La Valle d'Aosta e la viticoltura "eroica"

La Valle d'Aosta? Una valle di eroi. Spesso si sente parlare di viticoltura eroica per indicare la fatica di una passione che si aggrappa alle rocce delle montagne dove i vigneti affondano le radici.

La Valle d'Aosta? Una valle di eroi.
Spesso si sente parlare di viticoltura eroica per indicare la fatica di una passione che si aggrappa alle rocce delle montagne dove i vigneti affondano le radici. Lì si raccoglie l’uva con le funivie e con una serie di espedienti per rendere meno faticoso il lavoro purtroppo mai facile, dell’uomo che dalla vigna anela i suoi migliori frutti. La Valle d’Aosta rientra tra quelle aree, dove fare vino è davvero difficile. È qualcosa che va oltre la passione. Uno spirito di sacrificio intriso di sopportazione premiato dalla meraviglia quando, nel calice, si odorano i profumi della propria fatica. La gestione dei filari, vendemmiare o potare sono operazioni che da altre parti sono più semplici, ma in un posto come la Valle d’Aosta tutto assume il colore della fatica, quella vera, quella che ti spossa da dentro, ancor prima di cominciare. Le pendenze vertiginose, gli spazi di coltivazione ristretti, la scarsa acqua sono solo una parte delle difficoltà che ogni vignaiolo deve superare.  

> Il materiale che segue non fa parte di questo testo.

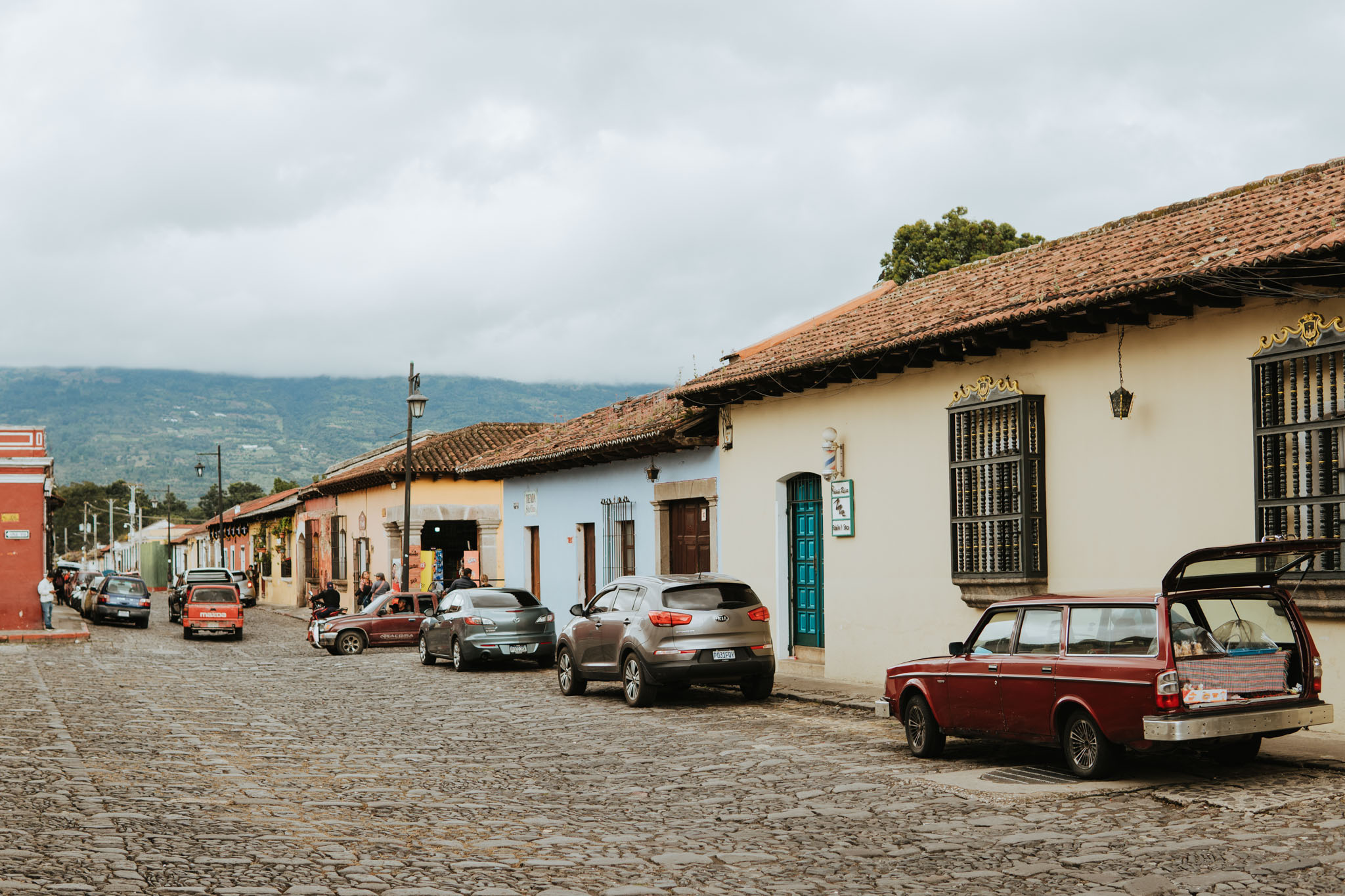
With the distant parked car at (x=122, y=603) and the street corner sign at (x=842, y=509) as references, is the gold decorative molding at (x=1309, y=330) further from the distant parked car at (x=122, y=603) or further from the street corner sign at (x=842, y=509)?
the distant parked car at (x=122, y=603)

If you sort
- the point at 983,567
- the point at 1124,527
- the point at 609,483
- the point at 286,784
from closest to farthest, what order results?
the point at 286,784 → the point at 1124,527 → the point at 983,567 → the point at 609,483

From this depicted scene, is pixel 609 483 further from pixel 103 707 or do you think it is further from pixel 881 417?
pixel 103 707

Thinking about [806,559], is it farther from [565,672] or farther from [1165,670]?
[1165,670]

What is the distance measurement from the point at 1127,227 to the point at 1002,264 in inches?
88.0

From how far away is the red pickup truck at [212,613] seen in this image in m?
33.1

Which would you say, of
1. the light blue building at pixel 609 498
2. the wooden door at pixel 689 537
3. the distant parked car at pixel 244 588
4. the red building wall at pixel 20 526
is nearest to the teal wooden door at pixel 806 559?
the light blue building at pixel 609 498

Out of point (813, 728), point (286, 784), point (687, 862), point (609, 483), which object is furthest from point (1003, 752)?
point (609, 483)

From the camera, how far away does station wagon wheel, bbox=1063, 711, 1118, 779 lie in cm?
913

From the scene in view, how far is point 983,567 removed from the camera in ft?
47.2

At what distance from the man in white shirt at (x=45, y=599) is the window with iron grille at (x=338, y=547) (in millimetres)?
11989

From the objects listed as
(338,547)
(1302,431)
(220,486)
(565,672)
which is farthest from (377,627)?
(220,486)

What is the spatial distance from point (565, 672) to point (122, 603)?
90.3 ft

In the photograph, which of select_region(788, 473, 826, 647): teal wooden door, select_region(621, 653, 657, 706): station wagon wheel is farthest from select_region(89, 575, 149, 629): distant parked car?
select_region(621, 653, 657, 706): station wagon wheel

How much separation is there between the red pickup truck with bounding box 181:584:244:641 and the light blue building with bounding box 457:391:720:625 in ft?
25.7
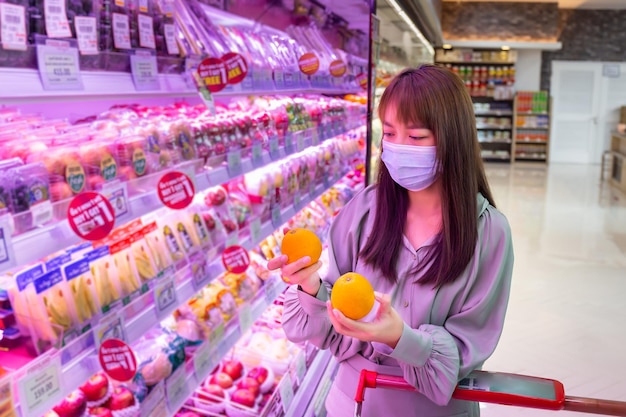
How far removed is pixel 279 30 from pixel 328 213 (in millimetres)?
1172

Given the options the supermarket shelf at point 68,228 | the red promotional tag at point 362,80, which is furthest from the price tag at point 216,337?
the red promotional tag at point 362,80

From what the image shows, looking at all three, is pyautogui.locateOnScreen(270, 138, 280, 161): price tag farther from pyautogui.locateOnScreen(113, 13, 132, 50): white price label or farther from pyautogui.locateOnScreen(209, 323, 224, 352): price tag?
pyautogui.locateOnScreen(113, 13, 132, 50): white price label

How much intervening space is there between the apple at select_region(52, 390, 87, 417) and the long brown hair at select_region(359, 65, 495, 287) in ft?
3.15

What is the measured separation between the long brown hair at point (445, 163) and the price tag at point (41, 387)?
2.39 feet

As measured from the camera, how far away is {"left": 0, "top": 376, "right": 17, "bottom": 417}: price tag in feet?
3.85

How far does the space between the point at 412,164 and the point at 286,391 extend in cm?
144

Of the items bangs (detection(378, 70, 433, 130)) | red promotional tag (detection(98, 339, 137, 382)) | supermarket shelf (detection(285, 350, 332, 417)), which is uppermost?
bangs (detection(378, 70, 433, 130))

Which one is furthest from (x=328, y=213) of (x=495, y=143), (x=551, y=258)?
(x=495, y=143)

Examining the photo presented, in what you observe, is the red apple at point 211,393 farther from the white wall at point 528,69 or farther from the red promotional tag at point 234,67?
the white wall at point 528,69

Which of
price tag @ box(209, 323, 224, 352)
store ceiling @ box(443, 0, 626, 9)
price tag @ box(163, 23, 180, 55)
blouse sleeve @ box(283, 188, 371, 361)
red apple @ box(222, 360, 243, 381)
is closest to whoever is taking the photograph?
blouse sleeve @ box(283, 188, 371, 361)

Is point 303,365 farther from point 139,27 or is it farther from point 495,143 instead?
point 495,143

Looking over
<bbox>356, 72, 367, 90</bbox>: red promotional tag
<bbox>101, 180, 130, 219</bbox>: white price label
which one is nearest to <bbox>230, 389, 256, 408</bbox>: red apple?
<bbox>101, 180, 130, 219</bbox>: white price label

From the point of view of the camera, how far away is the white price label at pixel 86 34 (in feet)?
4.77

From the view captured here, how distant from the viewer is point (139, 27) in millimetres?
1764
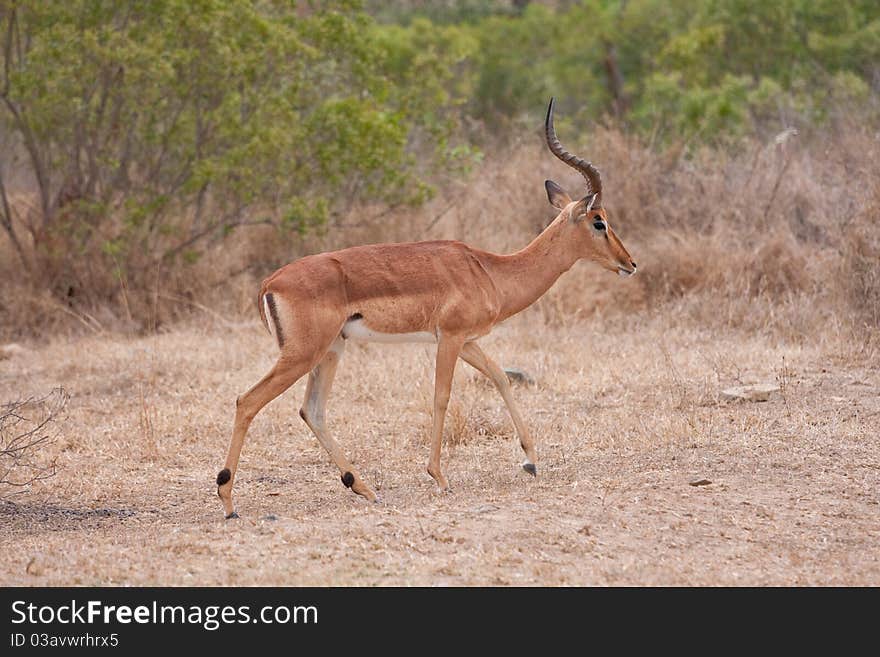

La viticoltura in Valle d’Aosta si sviluppa dalle Valle del Donnas a Morgex, piccolo paese ai piedi del Monte Bianco. Qui siamo a 1200 metri sul livello del mare cosa che fa della Valle d’Aosta il vigneto più alto del mondo. Le escursioni termiche da queste parti sono una cosa seria, motivo per cui i vini di questa regione hanno una finezza olfattiva oltre misura. Anche se la densità per ettaro si aggira attorno alle sette mila piante per ettaro, la produzione rimane tra le più basse della penisola: la Valle d’Aosta rappresenta lo 0,2% circa della produzione nazionale.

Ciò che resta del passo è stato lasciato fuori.